→ Textauszug:
# # # # # # #

Die österreichische Tageszeitung „Der Standard“ sieht sich als kritisches Qualitätsmedium. Nachmittags berichteten sie, dass ein Kind von einem Zug überrollt worden war. Dass dies aufgrund einer Fremdeinwirkung geschah, hatte offenbar in der Überschrift keinen Platz gefunden. Später wurde die Überschrift verändert.

„Tagesspiegel“

Die Berliner Tageszeitung „Der Tagesspiegel“ schrieb auf Twitter, dass ein Kind auf „die Gleise geraten“ sei. Wie das geschah ist den Kollegen aus Berlin wohl nicht so wichtig.

„Süddeutsche Zeitung“

Die Süddeutsche Zeitung meldete sich ebenso über den Kurznachrichtendienst „Twitter“ zu Wort. In den Räumlichkeiten der SZ wird wohl ebenso von einem „auf die Gleise geraten[nen]“ Kind gesprochen.

Lokalnachrichten

Auch diverse Lokalmedien leisteten bestmögliche Arbeit. Die „Potsdamer Neueste Nachrichten“ schreiben, dass ein Kind auf die Gleise geriet. Bei der „Thüringische Landeszeitung“ sprach man von einem überrollten Kind.

Die Liste tendenziöser Berichterstattung könnte man selbstverständlich in beliebiger Länge weiterführen. Mainstream-Medien wollen der Realität offensichtlich weiterhin nicht ins Auge blicken. Dass dies nichts mit kritischem Journalismus zu tun hat, kann definitiv nicht geleugnet werden.

# # # # # # #

→ Angezeigte Daten:
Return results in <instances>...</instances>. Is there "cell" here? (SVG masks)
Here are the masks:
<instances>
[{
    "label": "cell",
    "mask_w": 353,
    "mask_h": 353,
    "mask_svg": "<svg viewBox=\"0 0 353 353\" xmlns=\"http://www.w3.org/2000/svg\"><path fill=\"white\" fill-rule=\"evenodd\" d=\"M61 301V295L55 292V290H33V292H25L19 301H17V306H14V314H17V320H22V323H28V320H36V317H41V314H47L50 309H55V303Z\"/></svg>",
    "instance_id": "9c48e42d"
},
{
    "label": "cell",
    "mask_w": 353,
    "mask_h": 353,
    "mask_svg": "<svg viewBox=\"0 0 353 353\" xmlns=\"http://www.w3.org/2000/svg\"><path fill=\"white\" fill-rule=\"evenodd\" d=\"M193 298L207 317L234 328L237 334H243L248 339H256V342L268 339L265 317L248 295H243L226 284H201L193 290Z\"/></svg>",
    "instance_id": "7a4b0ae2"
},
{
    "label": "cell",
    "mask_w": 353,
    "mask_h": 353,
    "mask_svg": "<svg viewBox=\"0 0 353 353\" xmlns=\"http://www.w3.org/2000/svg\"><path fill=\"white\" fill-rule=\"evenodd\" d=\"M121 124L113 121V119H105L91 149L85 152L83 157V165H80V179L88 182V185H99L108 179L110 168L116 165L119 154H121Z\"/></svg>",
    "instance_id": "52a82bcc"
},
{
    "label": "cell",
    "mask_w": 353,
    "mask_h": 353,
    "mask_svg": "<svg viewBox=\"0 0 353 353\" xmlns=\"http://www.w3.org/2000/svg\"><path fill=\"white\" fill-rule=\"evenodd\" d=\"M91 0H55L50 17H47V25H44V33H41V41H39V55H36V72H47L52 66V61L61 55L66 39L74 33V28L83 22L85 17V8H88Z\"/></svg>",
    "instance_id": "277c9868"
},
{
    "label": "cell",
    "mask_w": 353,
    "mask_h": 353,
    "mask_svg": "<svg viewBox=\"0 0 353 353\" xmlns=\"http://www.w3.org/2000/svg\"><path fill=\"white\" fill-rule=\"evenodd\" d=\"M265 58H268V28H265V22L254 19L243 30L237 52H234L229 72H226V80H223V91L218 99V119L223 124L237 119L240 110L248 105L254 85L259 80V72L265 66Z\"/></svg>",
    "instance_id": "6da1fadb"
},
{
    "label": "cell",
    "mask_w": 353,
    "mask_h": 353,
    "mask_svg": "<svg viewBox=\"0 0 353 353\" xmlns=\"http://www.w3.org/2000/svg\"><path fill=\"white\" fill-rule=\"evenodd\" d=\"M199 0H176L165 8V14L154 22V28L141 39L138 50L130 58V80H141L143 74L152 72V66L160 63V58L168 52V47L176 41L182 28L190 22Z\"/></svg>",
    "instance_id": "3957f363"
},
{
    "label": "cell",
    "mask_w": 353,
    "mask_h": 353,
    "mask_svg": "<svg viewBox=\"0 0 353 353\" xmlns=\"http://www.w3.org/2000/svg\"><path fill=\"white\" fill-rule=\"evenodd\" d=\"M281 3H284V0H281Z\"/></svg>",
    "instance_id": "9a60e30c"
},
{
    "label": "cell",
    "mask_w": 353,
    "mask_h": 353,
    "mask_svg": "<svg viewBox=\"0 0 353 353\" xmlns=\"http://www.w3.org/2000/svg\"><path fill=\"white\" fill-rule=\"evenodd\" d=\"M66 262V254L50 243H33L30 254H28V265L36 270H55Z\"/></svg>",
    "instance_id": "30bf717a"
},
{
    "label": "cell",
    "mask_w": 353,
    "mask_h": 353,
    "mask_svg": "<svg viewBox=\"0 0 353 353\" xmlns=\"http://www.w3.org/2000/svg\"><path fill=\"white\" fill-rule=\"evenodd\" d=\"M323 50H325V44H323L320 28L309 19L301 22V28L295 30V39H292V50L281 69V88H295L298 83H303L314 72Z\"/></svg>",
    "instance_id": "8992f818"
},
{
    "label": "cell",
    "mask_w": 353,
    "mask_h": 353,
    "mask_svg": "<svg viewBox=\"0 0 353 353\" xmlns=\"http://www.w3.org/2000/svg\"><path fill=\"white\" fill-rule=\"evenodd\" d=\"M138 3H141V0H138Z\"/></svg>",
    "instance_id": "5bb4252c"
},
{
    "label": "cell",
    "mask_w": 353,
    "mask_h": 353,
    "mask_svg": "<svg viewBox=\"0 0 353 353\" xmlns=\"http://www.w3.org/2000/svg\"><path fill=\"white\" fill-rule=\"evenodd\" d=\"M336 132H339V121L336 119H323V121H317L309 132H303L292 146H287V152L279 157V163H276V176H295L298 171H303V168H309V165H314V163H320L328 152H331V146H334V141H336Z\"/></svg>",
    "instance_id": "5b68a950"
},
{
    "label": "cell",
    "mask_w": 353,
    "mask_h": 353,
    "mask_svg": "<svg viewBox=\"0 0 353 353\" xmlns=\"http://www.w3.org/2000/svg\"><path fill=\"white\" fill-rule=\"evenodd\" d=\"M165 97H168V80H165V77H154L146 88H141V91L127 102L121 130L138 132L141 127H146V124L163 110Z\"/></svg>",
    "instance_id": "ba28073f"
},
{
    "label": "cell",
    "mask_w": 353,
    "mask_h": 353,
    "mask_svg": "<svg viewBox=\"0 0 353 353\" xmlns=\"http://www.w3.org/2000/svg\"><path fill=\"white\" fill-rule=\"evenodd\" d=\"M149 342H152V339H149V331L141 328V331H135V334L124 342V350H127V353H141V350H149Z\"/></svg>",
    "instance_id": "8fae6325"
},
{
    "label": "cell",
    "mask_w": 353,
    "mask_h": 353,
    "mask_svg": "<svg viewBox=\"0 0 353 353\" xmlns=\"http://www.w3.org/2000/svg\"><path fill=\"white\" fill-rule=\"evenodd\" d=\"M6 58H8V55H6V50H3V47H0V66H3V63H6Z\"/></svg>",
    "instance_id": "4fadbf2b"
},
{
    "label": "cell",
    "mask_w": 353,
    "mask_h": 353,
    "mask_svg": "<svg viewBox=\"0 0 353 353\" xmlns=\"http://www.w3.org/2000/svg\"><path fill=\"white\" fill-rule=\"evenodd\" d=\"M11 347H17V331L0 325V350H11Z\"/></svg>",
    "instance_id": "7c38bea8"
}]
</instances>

# # # # # # #

→ Aufgabenstellung: Aktualisiere den Textauszug beginnend bei „Lokalnachrichten“ und endend bei „einem überrollten Kind.“, indem du „Lokalmedien“ durch „Regionalmedien“ ersetzt. Die Daten spielen hierfür keine Rolle.

→ Lösung:
Lokalnachrichten

Auch diverse Regionalmedien leisteten bestmögliche Arbeit. Die „Potsdamer Neueste Nachrichten“ schreiben, dass ein Kind auf die Gleise geriet. Bei der „Thüringische Landeszeitung“ sprach man von einem überrollten Kind.